London Design Biennale's inaugural Summit took place between 25-26 June 2019. The Summit focused on ‘Resonance,’ the theme for the third edition.
The Summit addressed the impact of design –its power to cross borders, bridge cultures, and alter behaviours and societies. Panel discussions looked at how design can improve a variety of major global issues, including climate change (our resonance with the planet) and international relations (how countries resonate with each other).
In 2020, we published an Open Call for ‘Design In An Age of Crisis,‘ an initiative in partnership with Chatham House. The project invited radical design thinking from the world's design community, young people and the public.
Under the themes of health, work, society and environment, the innovative submissions were presented online, and then at the third edition of the Biennale in 2021.
The partnership between London Design Biennale and Chatham House was driven by a mutual commitment to fostering international dialogue towards seeking solutions to the world’s biggest global challenges, advancing London and the UK’s role as an international hub for innovation, new thinking and ideas exchange.

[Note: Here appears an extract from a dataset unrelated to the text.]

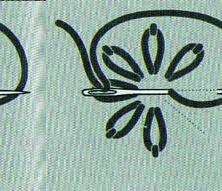 Les points de chaînette en broderie - La Boutique du Tricot et des Loisirs Créatifs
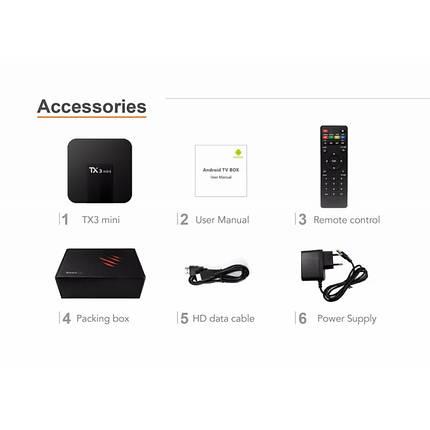 Смарт ТВ приставка TX3 Mini S905W 2/16  Андроид Tanix, фото 2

The third edition of London Design Biennale took place at Somerset House from 1-25 June 2021.
Multi-award-winning artist and designer Es Devlin was the Artistic Director, and she chose the theme ‘Resonance‘ which countries, cities and territories responded to in their installations and presentations.
"We live in an age of hyper resonance, the consequences of which are both exhilarating and devastating. Everything we design and everything we produce resonates" explained Devlin of the theme.
The second London Design Biennale Summit took place at Chatham House, the Royal Institute of International Affairs in 2022.
During the sessions, the audience got an insight into the theme of the fourth edition of the Biennale with Aric Chen, General and Artistic Director of the Nieuwe Instituut, Artistic Director for London Design Biennale 2023.
Speakers included Judy Ling Wong, Dan Lockton, Indy Johar, Sadie Morgan, Freya Murray, Claire Wilcox, Jayden Ali and many more.
The fourth edition of London Design Biennale will take place 1 - 25 June at Somerset House.
This edition’s Artistic Director is the Nieuwe Instituut, the Netherlands’ national museum and institute for architecture, design and digital culture, led by General and Artistic Director, Aric Chen. The theme of ‘The Global Game: Remapping Collaborations’ sees the Nieuwe Instituut experimenting with the Biennale’s format of national and territorial pavilions by asking participants not only to explore themes of collaboration, but to collaborate with each other with the help of an online game.
‘The Global Game: Remapping Collaborations‘ prompts and encourages participants to find new ways of partnering with each other.
London Design Biennale takes place at London’s working arts centre and home to the UK’s largest creative community, Somerset House. Built on historic foundations, the location is situated in the very heart of the capital.